→ **Recorded data**
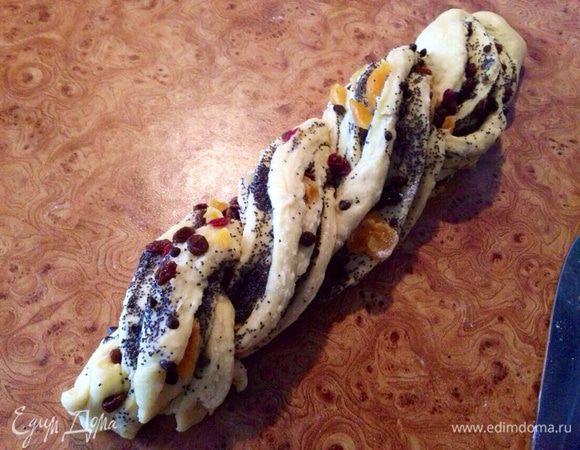 Развернуть срезом вверх и переплести жгуты между собой.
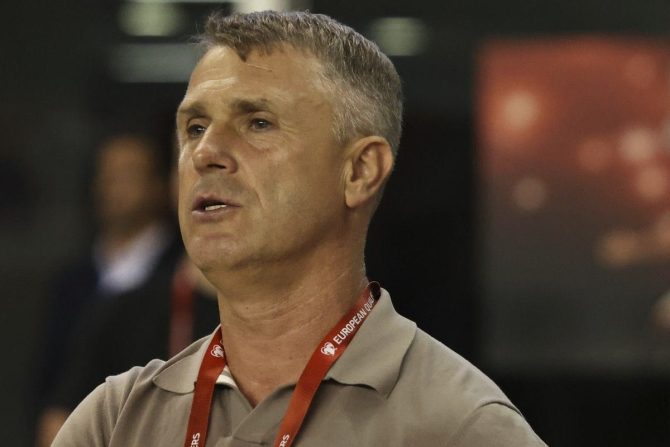 Εθνική Ουκρανίας: Τέλος από την τεχνική ηγεσία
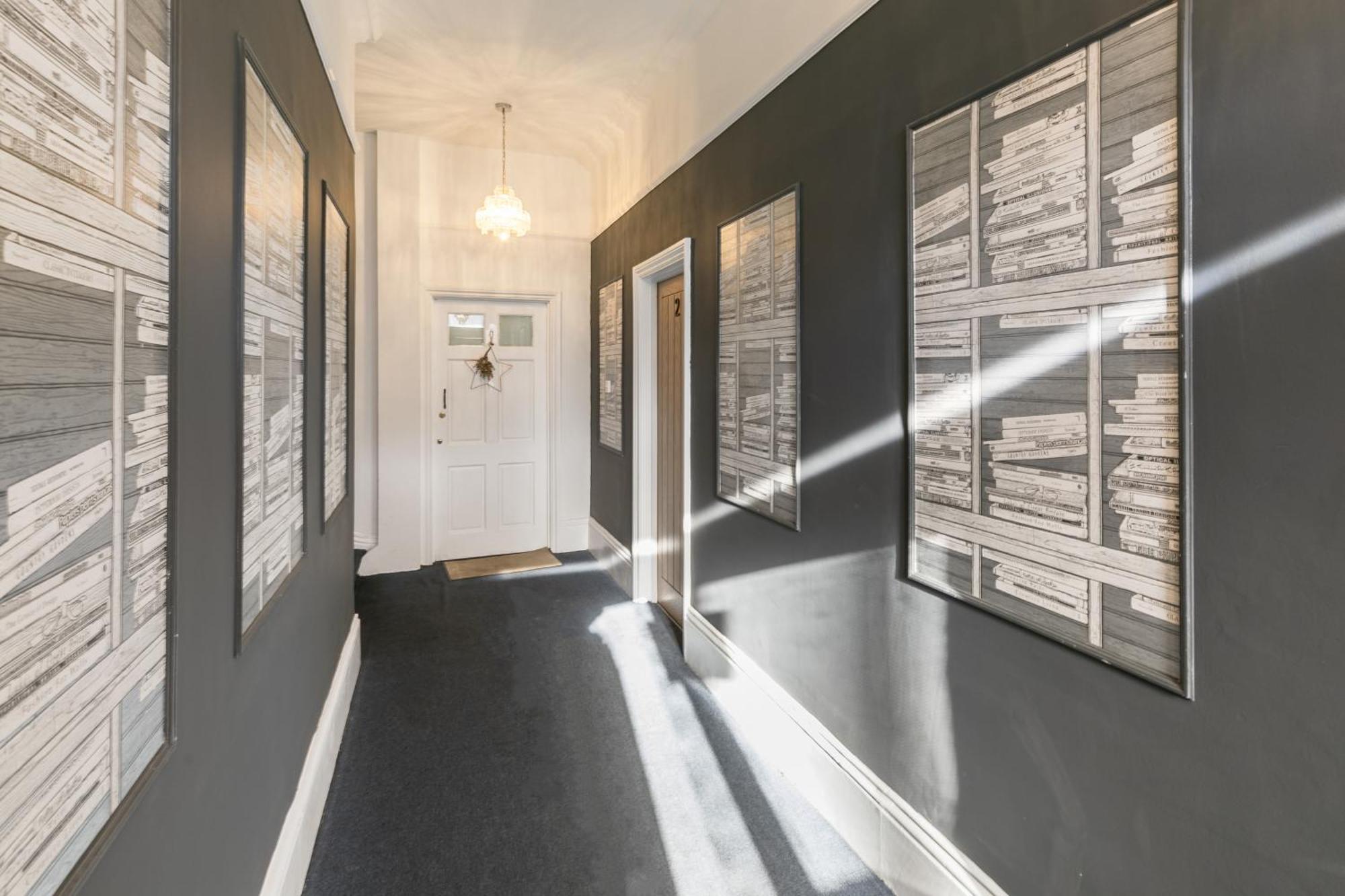 Modern Aptmt, 2 Stops To Central London, Smart Lock, Netflix Stadtteil Stadtteil Ealing Exterior foto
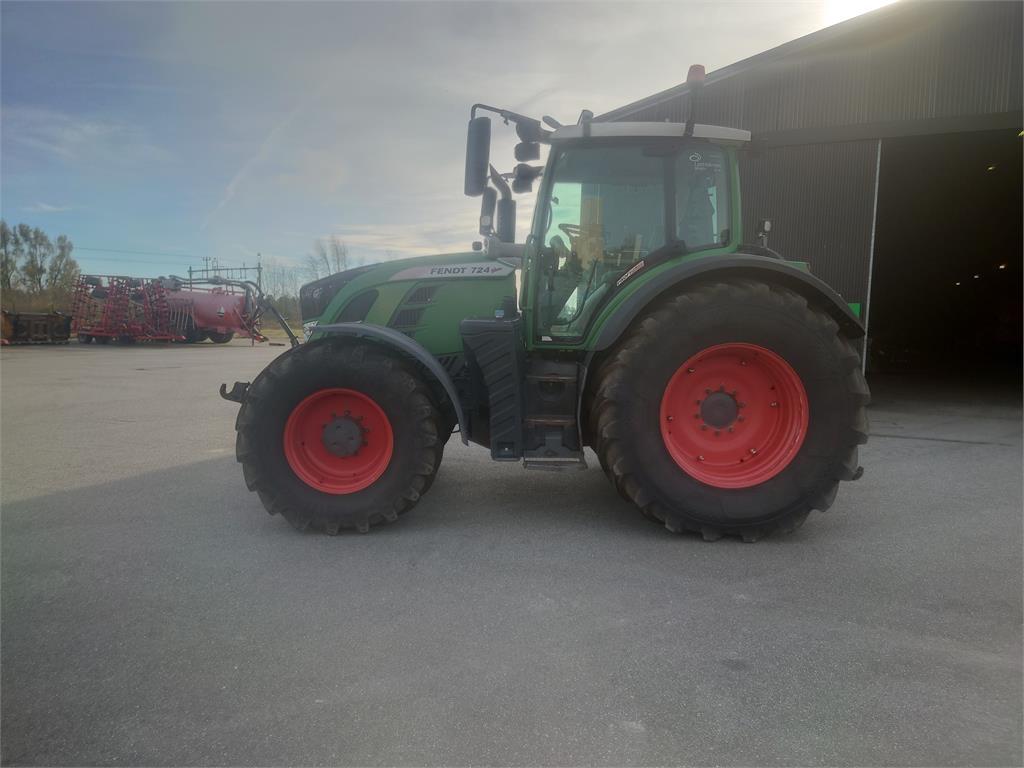 Fendt 724 VARIO S4 Traktorer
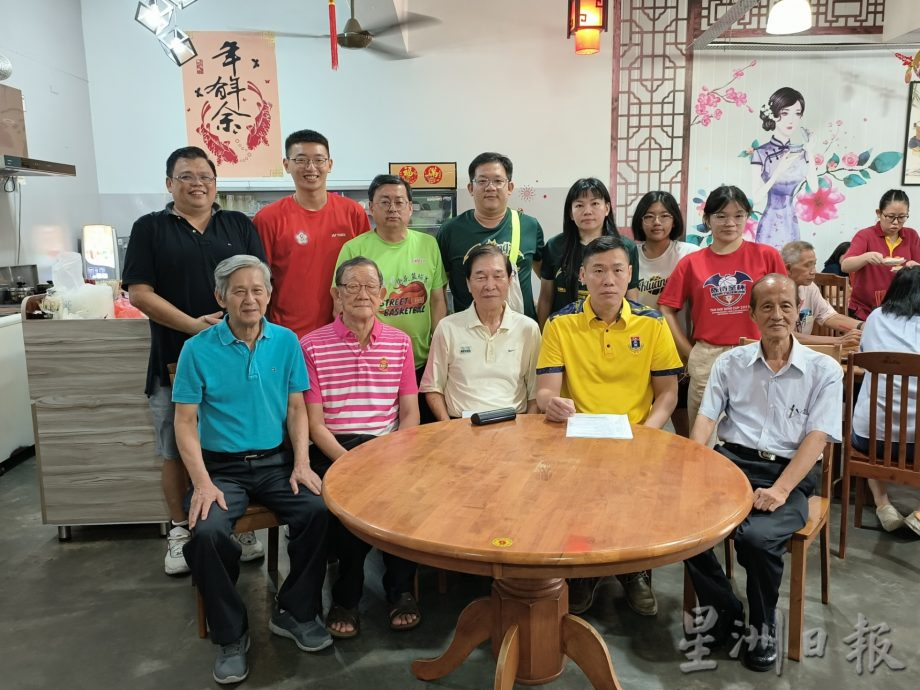 柔:新闻:居銮篮球总会7月12日举办篮球锦标赛。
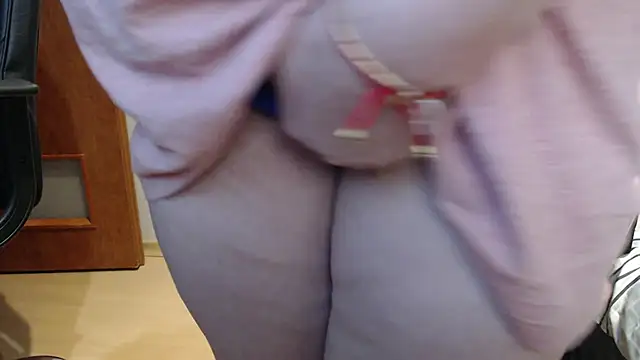 JoannaAndNeighbour online show from 12/04/24, 05:55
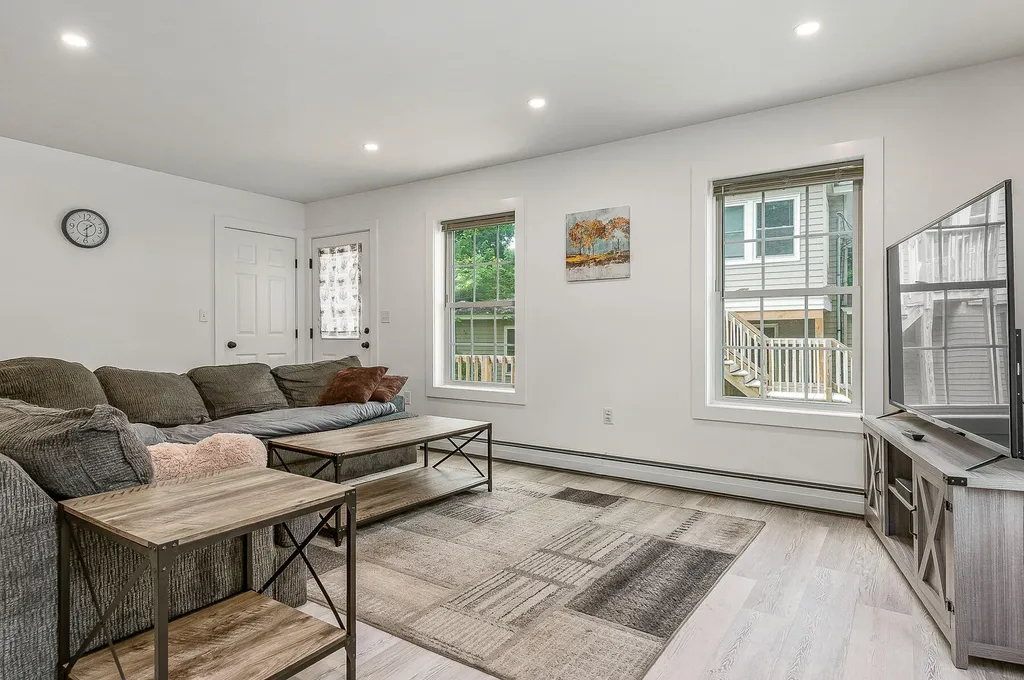 21 Bateman Street Sanford ME 04073
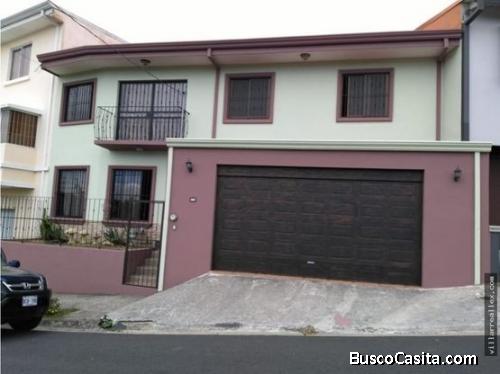 V#07 Confortable casa en venta / Escazú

→ **YOUR OBJECTIVE**
Can you render every line of the data above as a Markdown table with the columns "Row" and "Text", skipping blank lines and leaving the pictures out?

→ **COMPLETED TASK**
| Row | Text |
|---|---|
| 1 |  Развернуть срезом вверх и переплести жгуты между собой. |
| 2 |  Εθνική Ουκρανίας: Τέλος από την τεχνική ηγεσία |
| 3 |  Modern Aptmt, 2 Stops To Central London, Smart Lock, Netflix Stadtteil Stadtteil Ealing Exterior foto |
| 4 |  Fendt 724 VARIO S4 Traktorer |
| 5 |  柔:新闻:居銮篮球总会7月12日举办篮球锦标赛。 |
| 6 |  JoannaAndNeighbour online show from 12/04/24, 05:55 |
| 7 |  21 Bateman Street Sanford ME 04073 |
| 8 |  V#07 Confortable casa en venta / Escazú |